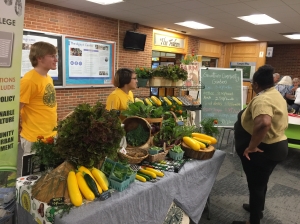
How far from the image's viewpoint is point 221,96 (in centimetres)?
381

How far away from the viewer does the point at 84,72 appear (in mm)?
5438

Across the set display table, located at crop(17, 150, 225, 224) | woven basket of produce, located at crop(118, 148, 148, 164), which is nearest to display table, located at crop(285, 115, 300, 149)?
display table, located at crop(17, 150, 225, 224)

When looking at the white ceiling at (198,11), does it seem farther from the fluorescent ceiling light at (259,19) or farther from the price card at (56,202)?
the price card at (56,202)

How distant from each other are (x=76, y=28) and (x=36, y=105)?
3.50m

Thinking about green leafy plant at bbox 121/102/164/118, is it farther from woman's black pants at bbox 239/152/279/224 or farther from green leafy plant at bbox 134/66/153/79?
woman's black pants at bbox 239/152/279/224

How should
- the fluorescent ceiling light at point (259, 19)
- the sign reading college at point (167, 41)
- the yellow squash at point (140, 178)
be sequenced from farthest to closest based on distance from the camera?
the sign reading college at point (167, 41) < the fluorescent ceiling light at point (259, 19) < the yellow squash at point (140, 178)

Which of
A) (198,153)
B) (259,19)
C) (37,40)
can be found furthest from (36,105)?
(259,19)

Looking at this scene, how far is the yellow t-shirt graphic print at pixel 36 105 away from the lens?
7.00ft

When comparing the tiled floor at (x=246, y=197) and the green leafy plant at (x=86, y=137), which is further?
A: the tiled floor at (x=246, y=197)

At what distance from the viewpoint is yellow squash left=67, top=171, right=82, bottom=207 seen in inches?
50.1

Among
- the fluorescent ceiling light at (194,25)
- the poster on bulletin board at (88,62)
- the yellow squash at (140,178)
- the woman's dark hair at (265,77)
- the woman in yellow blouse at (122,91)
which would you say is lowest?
the yellow squash at (140,178)

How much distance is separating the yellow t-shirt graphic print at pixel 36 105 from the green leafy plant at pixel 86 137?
861mm

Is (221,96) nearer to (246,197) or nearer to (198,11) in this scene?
(246,197)

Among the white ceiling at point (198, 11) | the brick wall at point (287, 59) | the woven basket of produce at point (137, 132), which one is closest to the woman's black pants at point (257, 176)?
the woven basket of produce at point (137, 132)
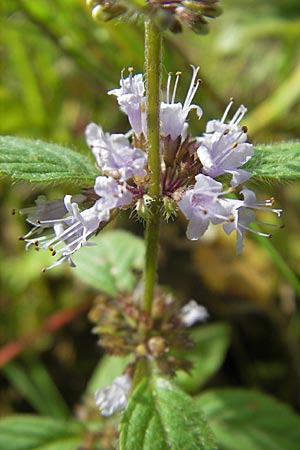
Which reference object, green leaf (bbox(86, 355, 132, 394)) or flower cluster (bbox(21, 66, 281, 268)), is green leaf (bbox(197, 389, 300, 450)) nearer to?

WHAT YOU HAVE TO DO: Transcribe the full listing above exactly, with the images removed.

FINAL RESULT:
How far from the image's viewpoint is point 221,96 (in centimetres)?
381

How far away from the viewer does the point at 84,72 appear (in mm)?
5438

Across the set display table, located at crop(17, 150, 225, 224) | woven basket of produce, located at crop(118, 148, 148, 164), which is nearest to display table, located at crop(285, 115, 300, 149)?
display table, located at crop(17, 150, 225, 224)

When looking at the white ceiling at (198,11), does it seem farther from the fluorescent ceiling light at (259,19) or farther from the price card at (56,202)?
the price card at (56,202)

How distant from each other are (x=76, y=28) and (x=36, y=105)?
3.50m

Thinking about green leafy plant at bbox 121/102/164/118, is it farther from woman's black pants at bbox 239/152/279/224 or farther from green leafy plant at bbox 134/66/153/79?
woman's black pants at bbox 239/152/279/224

How should
- the fluorescent ceiling light at point (259, 19)
- the sign reading college at point (167, 41)
- the yellow squash at point (140, 178)
be sequenced from farthest to closest based on distance from the camera?
the sign reading college at point (167, 41) < the fluorescent ceiling light at point (259, 19) < the yellow squash at point (140, 178)

Which of
A) (198,153)
B) (259,19)
C) (37,40)
can be found furthest from (36,105)?
(259,19)

Looking at this scene, how far is the yellow t-shirt graphic print at pixel 36 105 away from the lens?
7.00ft

When comparing the tiled floor at (x=246, y=197) and the green leafy plant at (x=86, y=137), which is further?
A: the tiled floor at (x=246, y=197)

At what distance from the viewpoint is yellow squash left=67, top=171, right=82, bottom=207 seen in inches?
50.1

Among
- the fluorescent ceiling light at (194,25)
- the poster on bulletin board at (88,62)
- the yellow squash at (140,178)
- the woman's dark hair at (265,77)
- the woman in yellow blouse at (122,91)
which would you say is lowest?
the yellow squash at (140,178)

How much distance is separating the yellow t-shirt graphic print at pixel 36 105 from the green leafy plant at pixel 86 137?
861mm

Is (221,96) nearer to (246,197) or nearer to (198,11) in this scene?
(246,197)

Among the white ceiling at point (198, 11) | the brick wall at point (287, 59) | the woven basket of produce at point (137, 132), which one is closest to the woman's black pants at point (257, 176)?
the woven basket of produce at point (137, 132)
Which reference object, green leaf (bbox(86, 355, 132, 394)) or flower cluster (bbox(21, 66, 281, 268)), is green leaf (bbox(197, 389, 300, 450)) nearer to?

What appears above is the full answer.